Policy makers and regulators will be monitoring the housing market closely. The most recent statements from the Reserve Bank seem to indicate a less comfortable view on the housing market than previous months, citing a recent strengthening in some markets along with rental conditions that are the slowest in several decades. A broad reacceleration in housing market growth rates may make it more difficult for the RBA to lower interest rates further for concern of stimulating housing markets even further.

Despite the ongoing strength in the housing market, at least at macro level, there are plenty of headwinds that are likely to limit the pace of capital gains even if interest rates do move lower.

Banks have tightened their lending policies and generally require larger deposits.
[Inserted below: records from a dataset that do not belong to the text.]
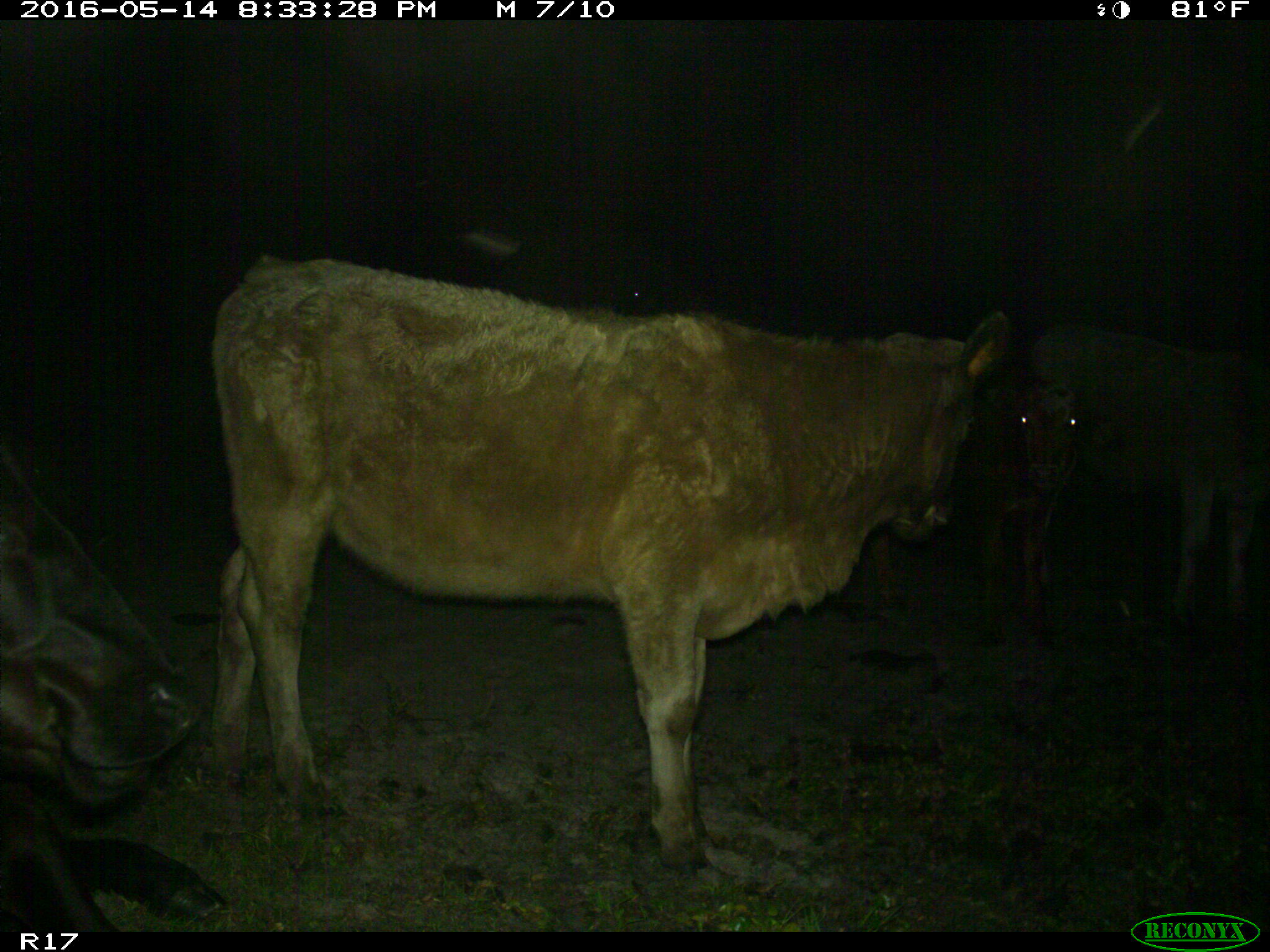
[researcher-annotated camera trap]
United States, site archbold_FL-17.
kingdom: Animalia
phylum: Chordata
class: Mammalia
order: Artiodactyla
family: Bovidae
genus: Bos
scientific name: Bos taurus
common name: domestic cow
Bos taurus (domestic cow).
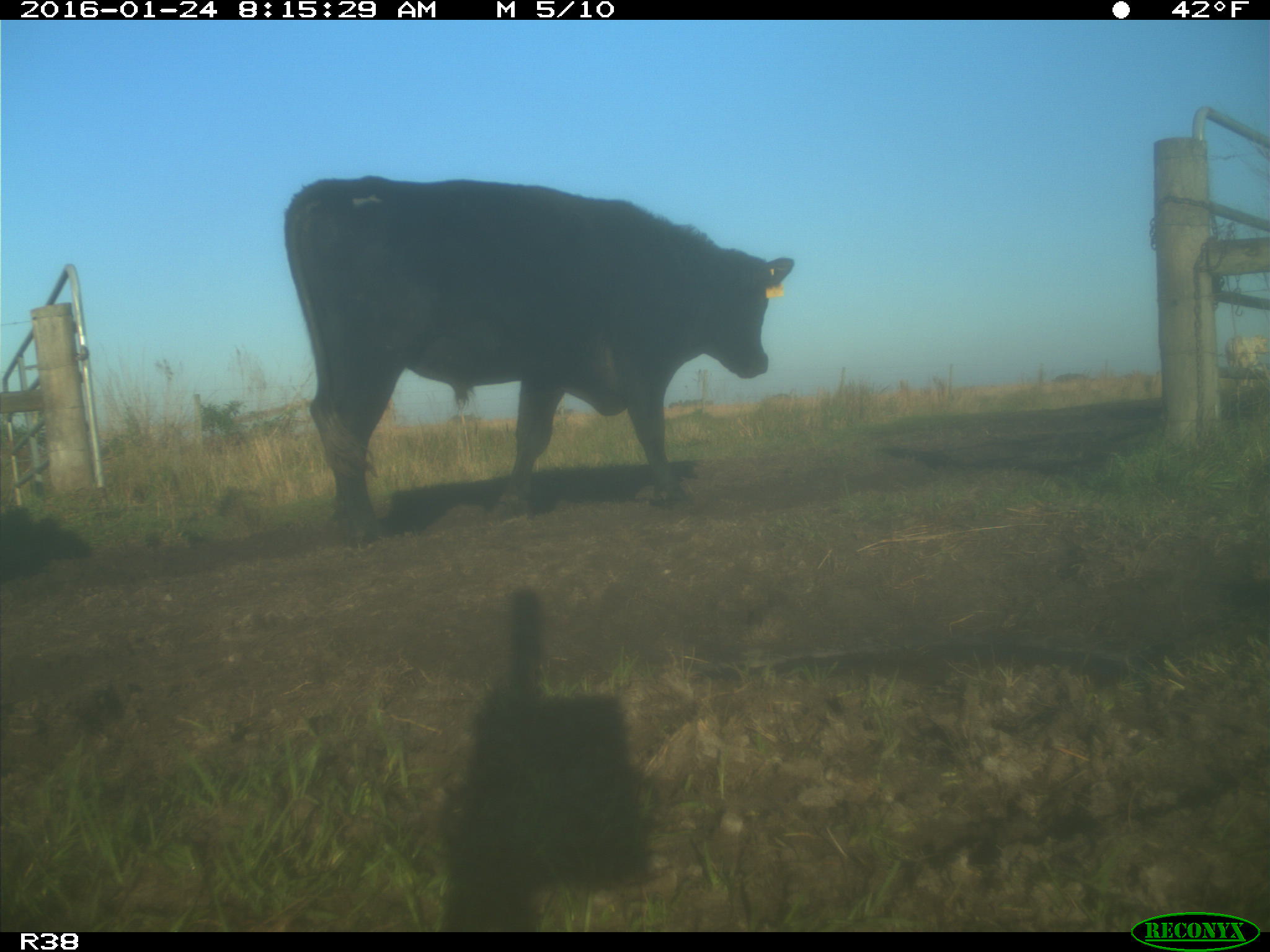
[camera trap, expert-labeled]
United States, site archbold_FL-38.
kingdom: Animalia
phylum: Chordata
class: Mammalia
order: Artiodactyla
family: Bovidae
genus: Bos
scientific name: Bos taurus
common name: domestic cow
Supply levels are at record highs and will trend higher over coming months as approvals move through to the construction phase.

Rental yields are at record lows which may start to act as a greater disincentive to investors, particularly in markets like Sydney and Melbourne where the gross yield on a house is now below 3%.

Housing affordability is becoming stretched, especially in Sydney where dwelling values have substantially outpaced household income growth.

Offshore investors are now a smaller component of housing demand due to stricter lending policies and more scrutiny around foreign buying rules.

Despite these headwinds, with conservative asset classes like cash or government bonds offering low returns and share markets remaining volatile, it’s likely that housing investment will continue to be a popular option. Although gross rental yields are at historic lows, they remain higher than rates for cash deposits and are quite attractive when you factor in the growth in home values as well as the yield, especially if investors are using larger deposits.

It’s certainly interesting times across the housing market and its certain that we will continue to see a great deal of interest in the performance of Australia’s largest asset class, housing.